Retours de « gemineurs » de notre festival 2017

festival du film précaire

Mélanie et Marielle à l’ancien Tri Postal

Aurélia : « Artistiquement parlant c’est intéressant et c’est des sujets qui nous concernent. »
Gérald : « Ce qui m’a plu c’est qu’il yavait du monde. S’il n’y avait pas Pierre-Jean, personne ne le ferait. Parce qu’il pousse les autres. J’ai rencontré des gens bien. J’ai beaucoup discuté. (…) le directeur d’HAS, j’ai trouvé bien qu’il parle. (…) ça fait bouger les gens ! (…) Que Lila soit venu ça m’a beaucoup plu. »
Didier : « Le festival il marche bien (pour) faire mieux connaître le GEM d’Avignon. Il y en a qui ne connaisse pas. »
Dominique : « Sur le plan humain, ça permet à des gens de dire ce qu’ils ont sur le coeur, leurs expériences. Ce qui serait difficile dans un contexte différent. »
Éric A. : « C’est un fil conducteur du GEM. »

festival du film précaire

Daniel le jardinier à l’honneur

Marie : « C’est un moment de bonheur. C’est aussi un moment de rencontre. Des inconnus sont venu à moi et mon fait un retour très positif sur notre énergie. J’ai même de nouveau amis sur Facebook. C’est un moment d’émergence. (…) C’est un moment phare du GEM dans des moments difficiles. Ça nous réunis. Il faut qu’on s’allie. Qu’on trouve un consensus. Depuis quelques années j’en mesure la force identitaire pour notre GEM ! (…) Grâce à la vidéo je ne me sens plus seul parce que je me parle mais je parle aussi aux autres. (…) Le festival me redonne confiance en moi. »
Nadia : « Ça m’a plu d’être là (…) et ça me plairait de revoir les Unsdifférents et les autres GEM. »
Nourdine : « On s’amuse bien. C’est agréable. Ça nous fait sortir de notre coquille. »
Jean-Philippe : « (le festival c’est intéressant) pour se faire connaître.

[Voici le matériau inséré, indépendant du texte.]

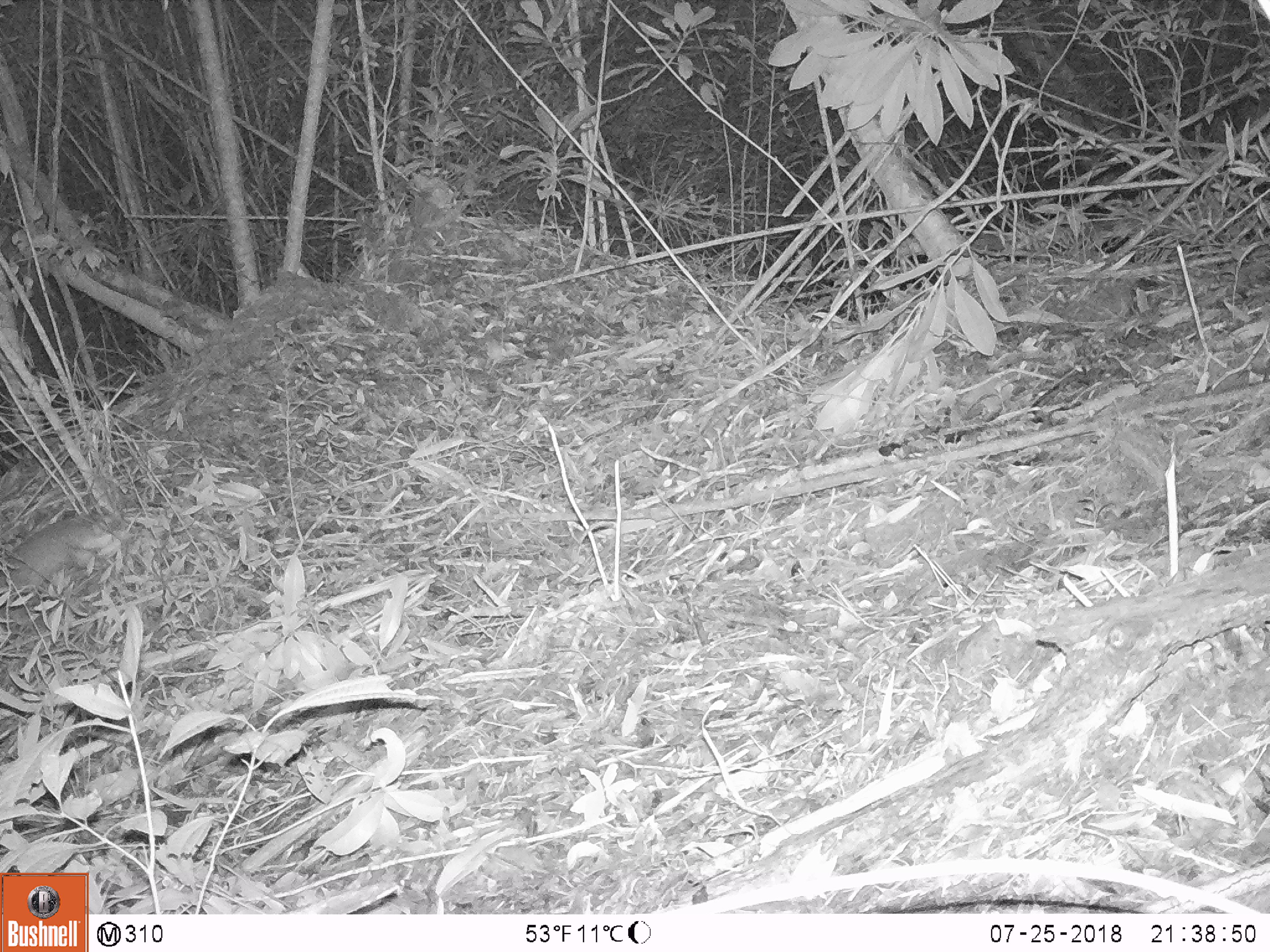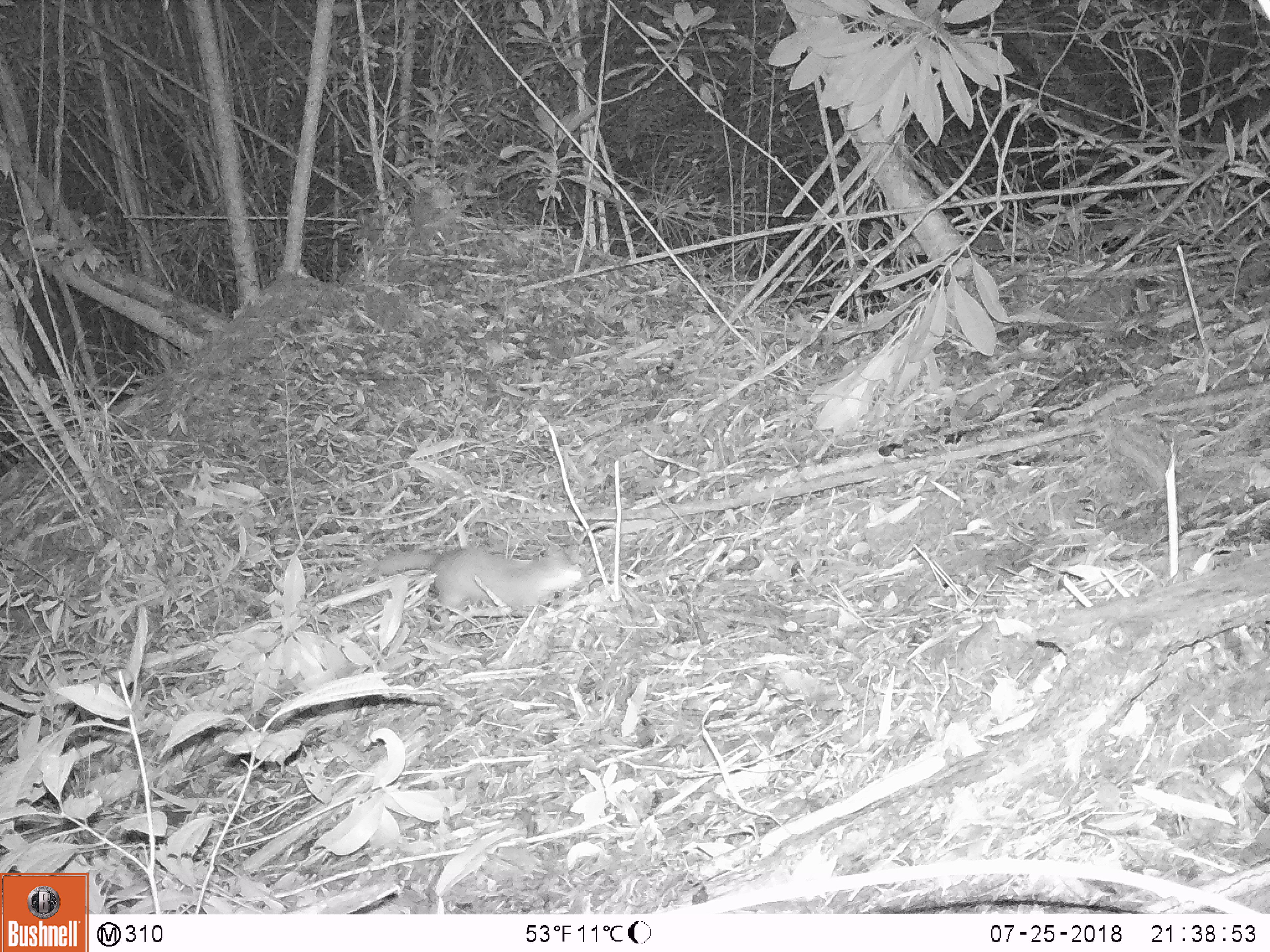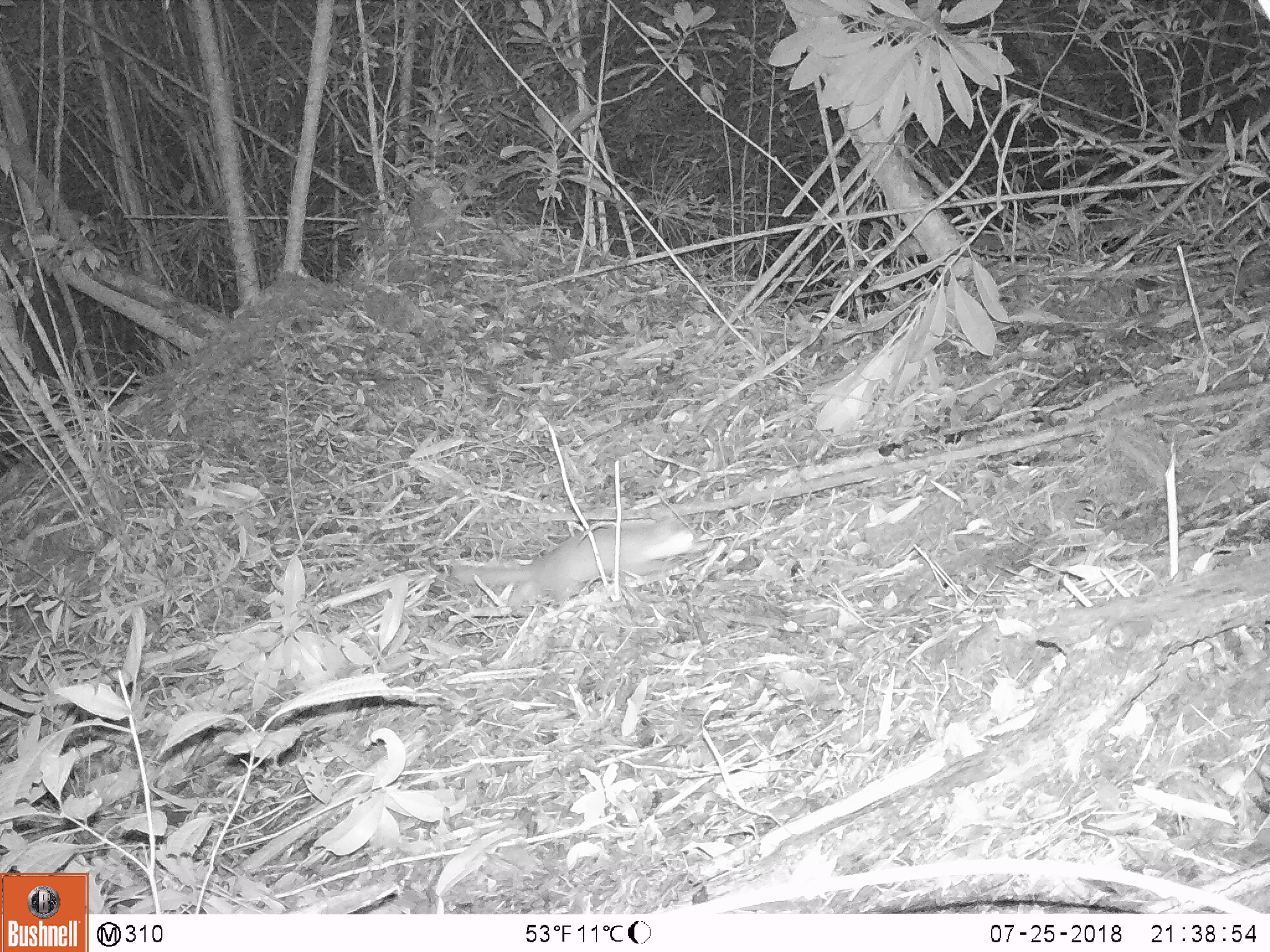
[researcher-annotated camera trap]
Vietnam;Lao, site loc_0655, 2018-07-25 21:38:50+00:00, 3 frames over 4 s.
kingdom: Animalia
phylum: Chordata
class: Mammalia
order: Carnivora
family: Mustelidae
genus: Melogale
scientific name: Melogale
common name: ferret badger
Ferret badger (Melogale). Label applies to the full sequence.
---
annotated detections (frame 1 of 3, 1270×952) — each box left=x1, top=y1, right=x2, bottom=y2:
ferret badger: left=0, top=515, right=115, bottom=588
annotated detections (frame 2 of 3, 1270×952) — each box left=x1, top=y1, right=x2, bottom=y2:
ferret badger: left=374, top=542, right=584, bottom=609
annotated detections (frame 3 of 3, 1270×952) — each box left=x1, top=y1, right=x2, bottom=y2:
ferret badger: left=453, top=515, right=695, bottom=607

Plus on est connu, plus ça vaut pour nous. »

festival du film précaire

Mélissa, Nicolas, Mélanie et Marilyne, présentation à l’ancien Tri Postal

Zac : « Ça valorise les activités et l’humanité des gemineurs et ça permet d’ouvrir à un public par les rencontres et la diffusion de courts-métrages. Ça permet aussi d’ouvrir à l’entraide et au développement culturel. »
Marc : « S’y prendre autrement. Que ce soit plus intéressant pour tout le monde. »
Yarek : « C’est pour découvrir des personnes et comment c’est fait. Pour moi c’est intéressant. »
Cyril : « Les gens ils m’ont questionné et ils ont trouvé les films qu’on a fait super bien. »
Thierry : « C’était génial d’avoir les gens qui voulaient s’exprimer. (…) Ça fait plaisir et de bonnes relations. »

festival du film précaire

Sur la scène du cinéma Pandora

Franck : « Ça nous permet de croiser et de nous confronter à d’autres structures et à des gens qui ont des profils différents. »
Marilyne : « Ça fait connaître à des gens le GEM et la précarité. »
Marielle : « Ça permet de se faire connaître encore plus ! On est pas assez connu. »
Guy : « Il faudrai qu’il y ai plus de monde. »
Lolo : « Ce serait bien qu’il soit plus connu et que la mairie ou d’autres organisme nous appuis plus. (…) Le festival pourrait améliorer à écouter tout le monde. (…) Il faut de l’entraide et des idées nouvelles. Il faut des anciennes aussi pour transmettre et des nouvelles pour enrichir. »
Éliane : « Ça peut aider à des ressortissants à se mêler avec nous, tout peuple confondu. »
Noelle : « Il faut continuer ! »

festival du film précaire

Les Unsdifférents en concert de clôture à l’ancien Tri Postal

Paxi : « Tout le monde a fait ce qu’il a pu. Yarek à la technique, Marielle aux soupes, Cyril au service et kally qui m’a sortie de ma léthargie… »
Halim : « Belle ambiance. Beaucoup d’animation. »
Agnès : « Je préfère être spectatrice ! Et écouter les débats ! »
Jean-Claude : « Après 7 ans d’existence, la vitrine vivante et inamovible de notre GEM. »
Pierre-Jean : « J’en retire une certaine fierté ! La fierté d’avoir réussi à vous embringuer, tant bien que mal, dans la réalisation de quelque chose d’assez exceptionnel, dont vous retirez, je l’espère, une certaine fierté, vous aussi ! »
Une spectatrice inconnue : « Merci pour ce que vous faite ! »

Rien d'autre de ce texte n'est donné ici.